* **Exercise description**: Could you copy the listing below word for word, leaving out the pictures?
──────── Provided information
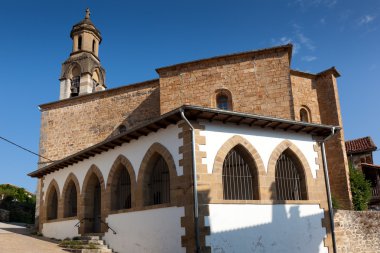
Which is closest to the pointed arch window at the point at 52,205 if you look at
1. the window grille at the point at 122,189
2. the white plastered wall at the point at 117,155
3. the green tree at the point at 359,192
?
the white plastered wall at the point at 117,155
────────────────
* **Response for this exercise**:
Which is closest to the pointed arch window at the point at 52,205 if you look at
1. the window grille at the point at 122,189
2. the white plastered wall at the point at 117,155
3. the green tree at the point at 359,192
?
the white plastered wall at the point at 117,155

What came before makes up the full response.